A data block
— BEGIN —

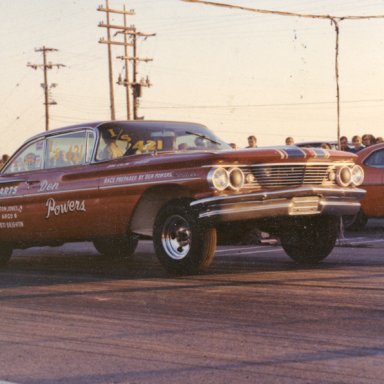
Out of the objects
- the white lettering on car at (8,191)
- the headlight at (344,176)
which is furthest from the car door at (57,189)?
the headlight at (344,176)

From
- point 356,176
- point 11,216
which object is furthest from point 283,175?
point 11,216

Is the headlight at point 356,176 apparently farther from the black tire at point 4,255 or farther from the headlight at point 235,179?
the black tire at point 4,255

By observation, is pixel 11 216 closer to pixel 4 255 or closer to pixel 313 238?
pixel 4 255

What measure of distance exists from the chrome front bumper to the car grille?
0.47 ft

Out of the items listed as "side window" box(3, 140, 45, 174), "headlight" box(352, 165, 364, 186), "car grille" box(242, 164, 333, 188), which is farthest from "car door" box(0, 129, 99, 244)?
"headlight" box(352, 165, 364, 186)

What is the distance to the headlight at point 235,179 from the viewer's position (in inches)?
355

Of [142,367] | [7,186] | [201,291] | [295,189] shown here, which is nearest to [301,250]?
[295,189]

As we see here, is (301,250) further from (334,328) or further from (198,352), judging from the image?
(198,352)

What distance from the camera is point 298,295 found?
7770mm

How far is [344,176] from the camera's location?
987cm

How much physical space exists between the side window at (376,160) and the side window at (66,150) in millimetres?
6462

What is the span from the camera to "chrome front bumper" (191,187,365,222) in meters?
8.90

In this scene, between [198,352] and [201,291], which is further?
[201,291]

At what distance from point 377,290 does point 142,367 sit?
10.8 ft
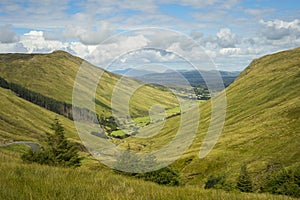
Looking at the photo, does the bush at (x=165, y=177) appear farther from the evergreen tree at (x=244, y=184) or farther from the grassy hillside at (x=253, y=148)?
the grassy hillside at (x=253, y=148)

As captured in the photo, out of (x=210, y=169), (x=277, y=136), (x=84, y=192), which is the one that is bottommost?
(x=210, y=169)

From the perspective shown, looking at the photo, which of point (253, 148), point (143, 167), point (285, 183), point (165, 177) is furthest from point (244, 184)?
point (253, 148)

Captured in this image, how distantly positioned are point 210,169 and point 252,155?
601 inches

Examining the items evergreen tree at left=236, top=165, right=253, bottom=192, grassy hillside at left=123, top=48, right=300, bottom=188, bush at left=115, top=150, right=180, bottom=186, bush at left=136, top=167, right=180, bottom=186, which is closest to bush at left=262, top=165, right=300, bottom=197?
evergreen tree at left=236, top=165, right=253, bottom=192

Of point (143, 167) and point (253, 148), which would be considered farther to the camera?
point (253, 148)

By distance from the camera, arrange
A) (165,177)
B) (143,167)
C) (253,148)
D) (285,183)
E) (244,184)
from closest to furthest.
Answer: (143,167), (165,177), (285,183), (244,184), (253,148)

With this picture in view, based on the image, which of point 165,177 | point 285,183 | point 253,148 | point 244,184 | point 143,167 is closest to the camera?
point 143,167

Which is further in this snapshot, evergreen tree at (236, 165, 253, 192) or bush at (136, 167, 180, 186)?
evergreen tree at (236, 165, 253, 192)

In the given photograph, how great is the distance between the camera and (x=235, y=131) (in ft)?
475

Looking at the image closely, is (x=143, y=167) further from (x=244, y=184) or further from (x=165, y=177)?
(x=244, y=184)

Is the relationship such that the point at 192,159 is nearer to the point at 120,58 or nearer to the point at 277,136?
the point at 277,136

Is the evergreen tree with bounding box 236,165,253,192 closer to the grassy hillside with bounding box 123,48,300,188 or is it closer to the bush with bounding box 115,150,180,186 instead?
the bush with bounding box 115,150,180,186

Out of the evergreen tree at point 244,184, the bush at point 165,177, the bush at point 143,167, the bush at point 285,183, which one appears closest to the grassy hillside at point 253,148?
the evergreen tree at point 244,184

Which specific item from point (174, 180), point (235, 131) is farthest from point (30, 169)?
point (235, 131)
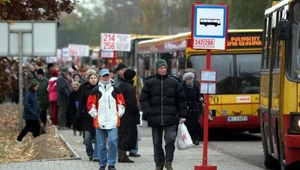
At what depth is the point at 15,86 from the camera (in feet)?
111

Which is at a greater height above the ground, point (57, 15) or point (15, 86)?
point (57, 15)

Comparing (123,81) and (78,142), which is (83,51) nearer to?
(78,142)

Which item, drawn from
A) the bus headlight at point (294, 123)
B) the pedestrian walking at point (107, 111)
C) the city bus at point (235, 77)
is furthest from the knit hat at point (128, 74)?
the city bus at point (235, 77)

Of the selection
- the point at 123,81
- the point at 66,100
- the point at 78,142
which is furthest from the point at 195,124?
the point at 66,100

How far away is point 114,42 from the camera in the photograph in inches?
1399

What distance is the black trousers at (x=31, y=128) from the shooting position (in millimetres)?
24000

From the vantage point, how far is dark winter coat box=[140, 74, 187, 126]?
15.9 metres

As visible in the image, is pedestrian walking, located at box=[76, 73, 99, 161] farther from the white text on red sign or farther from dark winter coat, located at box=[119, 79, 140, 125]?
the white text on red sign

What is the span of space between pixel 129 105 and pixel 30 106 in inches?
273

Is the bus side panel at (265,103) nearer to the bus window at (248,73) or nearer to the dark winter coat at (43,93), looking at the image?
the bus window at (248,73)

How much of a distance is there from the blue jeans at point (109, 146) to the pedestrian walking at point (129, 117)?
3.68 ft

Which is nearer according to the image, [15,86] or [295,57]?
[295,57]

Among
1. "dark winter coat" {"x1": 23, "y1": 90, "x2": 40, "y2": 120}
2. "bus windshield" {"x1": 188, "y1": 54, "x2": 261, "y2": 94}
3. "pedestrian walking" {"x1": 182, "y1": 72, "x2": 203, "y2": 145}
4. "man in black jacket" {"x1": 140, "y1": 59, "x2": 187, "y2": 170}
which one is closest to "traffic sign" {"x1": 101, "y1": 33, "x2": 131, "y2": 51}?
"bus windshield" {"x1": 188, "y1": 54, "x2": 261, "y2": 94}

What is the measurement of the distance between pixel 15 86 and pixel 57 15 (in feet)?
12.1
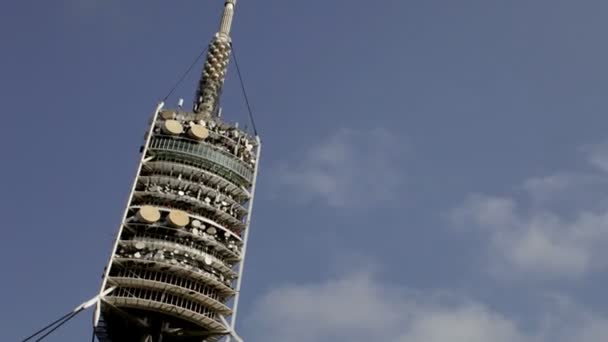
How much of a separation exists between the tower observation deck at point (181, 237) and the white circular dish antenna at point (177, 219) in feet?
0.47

— END —

### THE TASK
Retype the whole listing above character for character, leaving out the pictures.

### RESULT
Out of the objects
- the white lettering on car at (8,191)
- the headlight at (344,176)
which is furthest from the car door at (57,189)?
the headlight at (344,176)

From
- point 356,176
- point 11,216
which object is furthest from point 283,175?
point 11,216

Is the headlight at point 356,176 apparently farther from the black tire at point 4,255 or farther from the headlight at point 235,179?
the black tire at point 4,255

By observation, is pixel 11 216 closer to pixel 4 255 or closer to pixel 313 238?
pixel 4 255

What measure of distance exists from the chrome front bumper to the car grille?
0.47 ft

Out of the items listed as "side window" box(3, 140, 45, 174), "headlight" box(352, 165, 364, 186), "car grille" box(242, 164, 333, 188), which is farthest from "car door" box(0, 129, 99, 244)?
"headlight" box(352, 165, 364, 186)

What is the distance to the headlight at point 235,179 from the viewer's position (in inches)?
355

Of [142,367] | [7,186] | [201,291] | [295,189] shown here, which is nearest to [301,250]?
[295,189]

As we see here, is (301,250) further from (334,328) or further from (198,352), judging from the image?
(198,352)

What distance from the camera is point 298,295 found?
7770mm

How far is [344,176] from the camera's location?
987cm

How much physical space exists between the side window at (376,160) and the side window at (66,150) in millimetres?
6462

What is the span from the camera to "chrome front bumper" (191,187,365,222) in meters?
8.90

In this scene, between [198,352] and [201,291], which is further?
[201,291]

At what distance from point 377,290 does point 142,367 sit?
10.8 ft
Looking at the photo, does the bush at (x=165, y=177) appear farther from the evergreen tree at (x=244, y=184) or farther from the grassy hillside at (x=253, y=148)?
the grassy hillside at (x=253, y=148)

As captured in the photo, out of (x=210, y=169), (x=277, y=136), (x=84, y=192), which is the one that is bottommost?
(x=210, y=169)

From the perspective shown, looking at the photo, which of point (253, 148), point (143, 167), point (285, 183), point (165, 177) is furthest from point (244, 184)?
point (253, 148)

Captured in this image, how distantly positioned are point 210,169 and point 252,155?
601 inches

Examining the items evergreen tree at left=236, top=165, right=253, bottom=192, grassy hillside at left=123, top=48, right=300, bottom=188, bush at left=115, top=150, right=180, bottom=186, bush at left=136, top=167, right=180, bottom=186, which is closest to bush at left=262, top=165, right=300, bottom=197?
evergreen tree at left=236, top=165, right=253, bottom=192

Of point (143, 167) and point (253, 148), which would be considered farther to the camera?
point (253, 148)

By distance from the camera, arrange
A) (165,177)
B) (143,167)
C) (253,148)
D) (285,183)
E) (244,184)
from closest to furthest.
Answer: (143,167), (165,177), (285,183), (244,184), (253,148)

With this picture in view, based on the image, which of point 165,177 | point 285,183 | point 253,148 | point 244,184 | point 143,167 is closest to the camera?
point 143,167

Which is further in this snapshot, evergreen tree at (236, 165, 253, 192) or bush at (136, 167, 180, 186)?
evergreen tree at (236, 165, 253, 192)

In the given photograph, how great is the distance between the camera and (x=235, y=131) (in ft)?
475

Looking at the image closely, is (x=143, y=167) further from (x=244, y=184) or further from (x=165, y=177)?
(x=244, y=184)

Is the relationship such that the point at 192,159 is nearer to the point at 120,58 or nearer to the point at 277,136?
the point at 277,136

Is the evergreen tree with bounding box 236,165,253,192 closer to the grassy hillside with bounding box 123,48,300,188 or is it closer to the bush with bounding box 115,150,180,186 instead?
the bush with bounding box 115,150,180,186

Out of the evergreen tree at point 244,184, the bush at point 165,177, the bush at point 143,167, the bush at point 285,183, which one appears closest to the grassy hillside at point 253,148?
the evergreen tree at point 244,184

Which specific item from point (174, 180), point (235, 131) is farthest from point (30, 169)?
point (235, 131)
At what depth is the point at 15,86 from the camera (in feet)?
111

Which is at a greater height above the ground, point (57, 15) or point (15, 86)?
point (57, 15)

Comparing (123,81) and (78,142), which is (83,51) nearer to?
(78,142)

Which item, drawn from
A) the bus headlight at point (294, 123)
B) the pedestrian walking at point (107, 111)
C) the city bus at point (235, 77)
is furthest from the knit hat at point (128, 74)?
the city bus at point (235, 77)

Of the selection
- the point at 123,81
- the point at 66,100
- the point at 78,142
which is furthest from the point at 195,124?
the point at 66,100

How far away is point 114,42 from the camera in the photograph in inches?
1399

What distance is the black trousers at (x=31, y=128) from the shooting position (in millimetres)?
24000

From the vantage point, how far is dark winter coat box=[140, 74, 187, 126]?
15.9 metres

As visible in the image, is pedestrian walking, located at box=[76, 73, 99, 161] farther from the white text on red sign or farther from dark winter coat, located at box=[119, 79, 140, 125]?
the white text on red sign

What is the span of space between pixel 129 105 and pixel 30 106 in inches?
273

Is the bus side panel at (265,103) nearer to the bus window at (248,73) or nearer to the dark winter coat at (43,93), looking at the image?
the bus window at (248,73)

How much of a distance is there from the blue jeans at point (109, 146) to the pedestrian walking at point (129, 117)?
3.68 ft

Which is nearer according to the image, [15,86] or [295,57]?
[295,57]

Among
1. "dark winter coat" {"x1": 23, "y1": 90, "x2": 40, "y2": 120}
2. "bus windshield" {"x1": 188, "y1": 54, "x2": 261, "y2": 94}
3. "pedestrian walking" {"x1": 182, "y1": 72, "x2": 203, "y2": 145}
4. "man in black jacket" {"x1": 140, "y1": 59, "x2": 187, "y2": 170}
which one is closest to "traffic sign" {"x1": 101, "y1": 33, "x2": 131, "y2": 51}?
"bus windshield" {"x1": 188, "y1": 54, "x2": 261, "y2": 94}

What is the measurement of the distance between pixel 15 86 and pixel 57 15 (in feet)?
12.1
How much of a separation exists between the tower observation deck at point (181, 237) and the white circular dish antenna at point (177, 219) in feet?
0.47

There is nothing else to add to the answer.